La rotta africana comporta un viaggio mediamente più lungo di due settimane e di oltre 6000 km da percorrere in più per raggiungere l’Europa. Se prendiamo ad esempio la rotta Singapore-Rotterdam, è, nel caso della scorciatoia dal Sinai, di 15.500 km, mentre se costretta a passare dal Capo di Buona Speranza, risulta essere di 21.700 km, ossia del 40% più lunga.
Di conseguenza, la rotta africana, comporta non solo ritardi, ma un consumo di carburante supplementare, aumenti alle stelle di tariffe di trasporto e delle polizze di assicurazione e un aumento di emissioni di anidride carbonica tra il 20% e il 35%.
Secondo una stima della compagnia energetica, S&P Global Commodity Insights, passando dalla rotta africana, il costo del carico potrebbe aumentare di almeno il 10%.
Mentre secondo l’ISPI, il costo per inviare un container “tipo” da Shanghai a Genova è passato da 1.400 a 5.200 dollari.
A proposito di container, già subito dopo i primi attacchi degli Houthi, il numero dei container trasportati in nave sul Mar Rosso è crollato. Dagli oltre 500.000 giornalieri registrati lo scorso novembre, secondo il think tank Ifw, Kiel Institute for the World Economy, sarebbero crollati a circa 200.000 container al giorno.
E, in ultima analisi, la rotta africana mette a repentaglio anche la circolazione di cibo (e dunque la sua distribuzione nel mondo), di carburante e assistenza umanitaria in tutto il mondo.
Ciò dimostra quanto la protezione dei trasporti marittimi, ora per il Mar Rosso, e domani per gli stretti Stretti di Hormuz e Malacca, rimarrà sempre una delle bussole strategiche più importanti anche in futuro.
I prezzi salgono: la reazione delle aziende
I cambiamenti nelle rotte commerciali Asia-Europa a seguito della crisi del Mar Rosso, oltre a impattare negativamente sui prezzi, hanno scatenato varie reazioni specie nelle grandi aziende.
Ikea ha già annunciato che se l’interruzione delle spedizioni dovesse continuare, le forniture di prodotti potrebbero subire ritardi.
Tesla e Volvo stanno interrompendo a tratti le loro produzioni negli stabilimenti europei dove la consegna di parti asiatiche, come le scatole di cambio, stanno arrivando in ritardo.
Anche l’industria alimentare risente fortemente della crisi in atto.
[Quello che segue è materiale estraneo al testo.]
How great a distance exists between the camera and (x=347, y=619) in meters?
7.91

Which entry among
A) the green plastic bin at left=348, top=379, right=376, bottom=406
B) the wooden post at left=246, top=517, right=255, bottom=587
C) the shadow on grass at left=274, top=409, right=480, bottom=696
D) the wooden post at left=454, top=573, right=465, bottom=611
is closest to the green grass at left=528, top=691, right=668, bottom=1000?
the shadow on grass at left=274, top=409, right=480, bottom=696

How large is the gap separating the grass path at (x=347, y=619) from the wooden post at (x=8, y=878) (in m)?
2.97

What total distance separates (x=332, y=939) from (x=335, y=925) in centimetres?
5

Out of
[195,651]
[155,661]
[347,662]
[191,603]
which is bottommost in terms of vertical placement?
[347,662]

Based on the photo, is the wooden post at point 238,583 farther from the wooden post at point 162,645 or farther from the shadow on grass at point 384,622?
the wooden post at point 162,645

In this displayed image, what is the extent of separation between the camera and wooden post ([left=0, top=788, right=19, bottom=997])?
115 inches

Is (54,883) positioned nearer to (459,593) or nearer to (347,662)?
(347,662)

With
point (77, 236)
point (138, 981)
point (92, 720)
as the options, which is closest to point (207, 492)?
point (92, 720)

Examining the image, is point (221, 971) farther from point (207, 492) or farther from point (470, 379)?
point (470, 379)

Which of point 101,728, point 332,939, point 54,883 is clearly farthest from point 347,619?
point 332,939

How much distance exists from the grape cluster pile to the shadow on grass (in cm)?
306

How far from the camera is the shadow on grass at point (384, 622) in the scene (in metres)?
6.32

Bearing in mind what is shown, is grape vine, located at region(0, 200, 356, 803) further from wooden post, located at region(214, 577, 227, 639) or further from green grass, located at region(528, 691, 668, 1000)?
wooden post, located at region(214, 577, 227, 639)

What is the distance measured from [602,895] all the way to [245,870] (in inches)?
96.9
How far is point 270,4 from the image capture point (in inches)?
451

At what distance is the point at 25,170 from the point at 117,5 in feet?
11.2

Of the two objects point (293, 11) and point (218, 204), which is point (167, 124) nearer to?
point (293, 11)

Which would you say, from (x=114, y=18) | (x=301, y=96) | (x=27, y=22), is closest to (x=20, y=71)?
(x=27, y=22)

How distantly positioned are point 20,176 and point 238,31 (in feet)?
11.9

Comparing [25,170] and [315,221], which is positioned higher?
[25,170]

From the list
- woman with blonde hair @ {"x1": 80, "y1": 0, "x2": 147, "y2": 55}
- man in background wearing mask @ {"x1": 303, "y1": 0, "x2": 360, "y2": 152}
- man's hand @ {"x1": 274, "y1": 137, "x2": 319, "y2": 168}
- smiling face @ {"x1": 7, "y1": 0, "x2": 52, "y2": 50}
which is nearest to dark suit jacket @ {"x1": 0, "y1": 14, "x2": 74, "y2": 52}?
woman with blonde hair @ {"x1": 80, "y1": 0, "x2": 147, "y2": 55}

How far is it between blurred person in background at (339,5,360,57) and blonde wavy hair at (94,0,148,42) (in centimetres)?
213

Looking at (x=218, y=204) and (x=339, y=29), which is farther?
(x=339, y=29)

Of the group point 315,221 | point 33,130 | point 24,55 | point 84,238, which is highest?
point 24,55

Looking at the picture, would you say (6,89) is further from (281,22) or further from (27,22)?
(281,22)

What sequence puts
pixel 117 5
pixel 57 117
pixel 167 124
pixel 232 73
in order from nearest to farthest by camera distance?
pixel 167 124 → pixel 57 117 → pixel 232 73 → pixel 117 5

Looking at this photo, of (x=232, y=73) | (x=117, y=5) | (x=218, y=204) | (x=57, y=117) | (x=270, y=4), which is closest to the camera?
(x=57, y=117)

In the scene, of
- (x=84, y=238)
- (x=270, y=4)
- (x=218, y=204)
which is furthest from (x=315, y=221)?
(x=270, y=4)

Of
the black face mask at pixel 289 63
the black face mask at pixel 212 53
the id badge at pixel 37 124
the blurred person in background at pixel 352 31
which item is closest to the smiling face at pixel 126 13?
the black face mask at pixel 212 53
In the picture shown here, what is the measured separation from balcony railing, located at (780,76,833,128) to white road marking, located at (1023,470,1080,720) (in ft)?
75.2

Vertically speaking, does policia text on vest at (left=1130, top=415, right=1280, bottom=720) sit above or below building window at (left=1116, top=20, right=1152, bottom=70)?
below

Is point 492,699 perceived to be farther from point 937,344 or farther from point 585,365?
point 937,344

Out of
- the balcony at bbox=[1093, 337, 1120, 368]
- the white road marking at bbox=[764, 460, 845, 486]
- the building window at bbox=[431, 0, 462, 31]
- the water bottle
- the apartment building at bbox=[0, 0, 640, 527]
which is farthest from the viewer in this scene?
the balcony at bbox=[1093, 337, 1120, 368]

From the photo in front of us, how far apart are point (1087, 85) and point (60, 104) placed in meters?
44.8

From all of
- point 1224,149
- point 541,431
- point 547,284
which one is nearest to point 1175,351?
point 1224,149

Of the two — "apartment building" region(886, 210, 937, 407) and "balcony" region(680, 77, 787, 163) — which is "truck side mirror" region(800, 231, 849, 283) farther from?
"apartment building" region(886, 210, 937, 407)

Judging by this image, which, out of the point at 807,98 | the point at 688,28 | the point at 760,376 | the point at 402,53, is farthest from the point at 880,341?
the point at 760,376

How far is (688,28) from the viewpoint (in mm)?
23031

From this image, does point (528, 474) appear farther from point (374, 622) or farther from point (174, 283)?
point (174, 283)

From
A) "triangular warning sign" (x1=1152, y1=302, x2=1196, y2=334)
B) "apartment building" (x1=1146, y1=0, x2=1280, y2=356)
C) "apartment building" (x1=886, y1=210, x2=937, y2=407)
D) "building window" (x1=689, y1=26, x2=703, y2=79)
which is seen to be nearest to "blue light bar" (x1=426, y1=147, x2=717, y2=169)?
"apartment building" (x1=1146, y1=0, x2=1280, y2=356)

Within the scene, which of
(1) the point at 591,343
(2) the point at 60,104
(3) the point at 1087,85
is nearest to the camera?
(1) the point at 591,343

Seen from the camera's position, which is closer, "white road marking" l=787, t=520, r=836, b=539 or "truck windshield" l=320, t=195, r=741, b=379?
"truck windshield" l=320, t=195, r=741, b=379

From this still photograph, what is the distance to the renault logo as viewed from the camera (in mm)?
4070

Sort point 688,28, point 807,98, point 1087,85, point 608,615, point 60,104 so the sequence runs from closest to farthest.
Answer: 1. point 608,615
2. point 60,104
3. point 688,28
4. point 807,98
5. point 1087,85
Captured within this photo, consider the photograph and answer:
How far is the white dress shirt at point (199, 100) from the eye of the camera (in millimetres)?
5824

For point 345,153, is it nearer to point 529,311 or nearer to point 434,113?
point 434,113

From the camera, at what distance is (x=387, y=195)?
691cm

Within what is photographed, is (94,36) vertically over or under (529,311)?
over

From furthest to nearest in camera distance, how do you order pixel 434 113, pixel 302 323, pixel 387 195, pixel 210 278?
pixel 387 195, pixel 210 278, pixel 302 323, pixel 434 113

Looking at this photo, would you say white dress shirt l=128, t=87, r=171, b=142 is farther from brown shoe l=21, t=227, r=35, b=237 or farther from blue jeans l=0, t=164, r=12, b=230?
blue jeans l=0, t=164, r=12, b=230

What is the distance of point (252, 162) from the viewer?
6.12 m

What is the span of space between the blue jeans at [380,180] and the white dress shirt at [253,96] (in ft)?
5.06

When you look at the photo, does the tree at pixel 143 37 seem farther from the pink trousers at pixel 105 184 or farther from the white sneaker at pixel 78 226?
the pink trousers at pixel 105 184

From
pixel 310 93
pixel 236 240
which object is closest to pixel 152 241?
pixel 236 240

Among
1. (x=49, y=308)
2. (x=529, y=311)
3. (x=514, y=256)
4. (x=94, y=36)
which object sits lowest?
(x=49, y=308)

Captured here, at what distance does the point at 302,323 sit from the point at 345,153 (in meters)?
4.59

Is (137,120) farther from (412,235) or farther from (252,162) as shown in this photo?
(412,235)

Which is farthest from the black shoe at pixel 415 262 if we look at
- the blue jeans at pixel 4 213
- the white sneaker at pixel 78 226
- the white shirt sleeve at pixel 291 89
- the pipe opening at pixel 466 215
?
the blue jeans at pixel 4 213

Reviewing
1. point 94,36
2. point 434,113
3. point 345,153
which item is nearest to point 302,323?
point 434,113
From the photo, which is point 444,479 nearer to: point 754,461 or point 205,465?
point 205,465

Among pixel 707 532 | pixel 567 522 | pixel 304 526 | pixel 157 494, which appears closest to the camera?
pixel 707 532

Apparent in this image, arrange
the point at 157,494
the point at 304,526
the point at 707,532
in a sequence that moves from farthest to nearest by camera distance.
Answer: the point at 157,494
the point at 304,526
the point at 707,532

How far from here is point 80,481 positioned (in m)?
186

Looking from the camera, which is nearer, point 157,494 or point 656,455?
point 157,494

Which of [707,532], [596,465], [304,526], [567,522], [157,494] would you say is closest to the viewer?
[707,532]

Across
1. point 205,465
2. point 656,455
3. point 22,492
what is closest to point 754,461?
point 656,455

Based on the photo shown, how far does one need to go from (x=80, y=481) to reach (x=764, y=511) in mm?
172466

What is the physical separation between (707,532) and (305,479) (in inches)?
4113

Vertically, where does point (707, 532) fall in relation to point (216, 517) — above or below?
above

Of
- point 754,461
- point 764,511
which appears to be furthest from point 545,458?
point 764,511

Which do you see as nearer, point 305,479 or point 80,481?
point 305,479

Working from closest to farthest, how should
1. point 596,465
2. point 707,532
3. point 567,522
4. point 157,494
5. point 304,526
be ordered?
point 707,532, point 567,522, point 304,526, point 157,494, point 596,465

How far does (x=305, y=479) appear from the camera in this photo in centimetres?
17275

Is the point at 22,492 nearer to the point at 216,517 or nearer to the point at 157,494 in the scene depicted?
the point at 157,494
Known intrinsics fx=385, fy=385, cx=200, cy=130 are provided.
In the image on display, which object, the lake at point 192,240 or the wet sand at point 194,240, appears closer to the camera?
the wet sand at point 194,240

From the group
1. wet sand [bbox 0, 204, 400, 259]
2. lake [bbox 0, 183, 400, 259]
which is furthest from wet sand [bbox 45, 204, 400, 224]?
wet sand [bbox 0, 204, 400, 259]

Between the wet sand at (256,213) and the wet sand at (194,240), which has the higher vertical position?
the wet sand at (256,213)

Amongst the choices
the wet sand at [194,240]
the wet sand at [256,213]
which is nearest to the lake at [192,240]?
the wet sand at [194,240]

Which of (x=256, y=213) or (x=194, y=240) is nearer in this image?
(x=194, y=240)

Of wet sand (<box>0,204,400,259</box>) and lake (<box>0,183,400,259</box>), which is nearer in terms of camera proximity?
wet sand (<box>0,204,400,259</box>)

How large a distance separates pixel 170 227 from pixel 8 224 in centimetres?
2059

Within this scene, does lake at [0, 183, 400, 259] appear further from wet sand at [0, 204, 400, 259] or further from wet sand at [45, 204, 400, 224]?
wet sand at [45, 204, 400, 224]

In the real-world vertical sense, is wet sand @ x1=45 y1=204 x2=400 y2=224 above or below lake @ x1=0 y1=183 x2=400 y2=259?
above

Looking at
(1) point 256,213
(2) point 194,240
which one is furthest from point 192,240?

La rotta africana, oltre ad aver creato un sensibile aumento dei costi di trasporto con innegabili ripercussioni sui prezzi finali, sta creando effetti disastrosi per i prodotti deperibili come frutta e verdura.
E ripercussioni ci sono anche sulle esportazioni europee con i Paesi dell’Asia.
La situazione che sta mettendo in ginocchio diversi settori, sembra, almeno per ora, non intaccare quello petrolifero (Medio Oriente: regione chiave per il greggio per produzione, raffinazione e commercializzazione del greggio) che sembra reggere il colpo. Almeno per ora, niente rischio shock petrolifero.
I prezzi potrebbero aumentare fino al 10%, la chiamano la “tassa Mar Rosso” che va dall’elettronica, all’alimentare, dalla moda, all’arredo, fino alla componentistica auto. Insomma riguarda tutti i prodotti che arrivano in Europa dall’Asia.
Crisi dei porti italiani
La crisi del Mar Rosso si sta ripercuotendo anche sui porti italiani, quattro in particolare: Genova, Gioia Tauro, La Spezia e Trieste, dove da dicembre 2023 non arrivano più navi portacontainer. Mentre il porto di Venezia rischia di essere tagliato fuori dal traffico tra Oriente e Europa. Più tranquilla sembra la situazione a Civitavecchia.
L’Italia sembra particolarmente esposta, essendo calcolato che attraverso il Canale di Suez è passato (nel 2023) il 40 per cento dell’import ed export italiano, con un valore stimato di 154 miliardi di euro secondo il rapporto divulgato il 7 gennaio dagli studi SRM legato al gruppo bancario Intesa Sanpaolo.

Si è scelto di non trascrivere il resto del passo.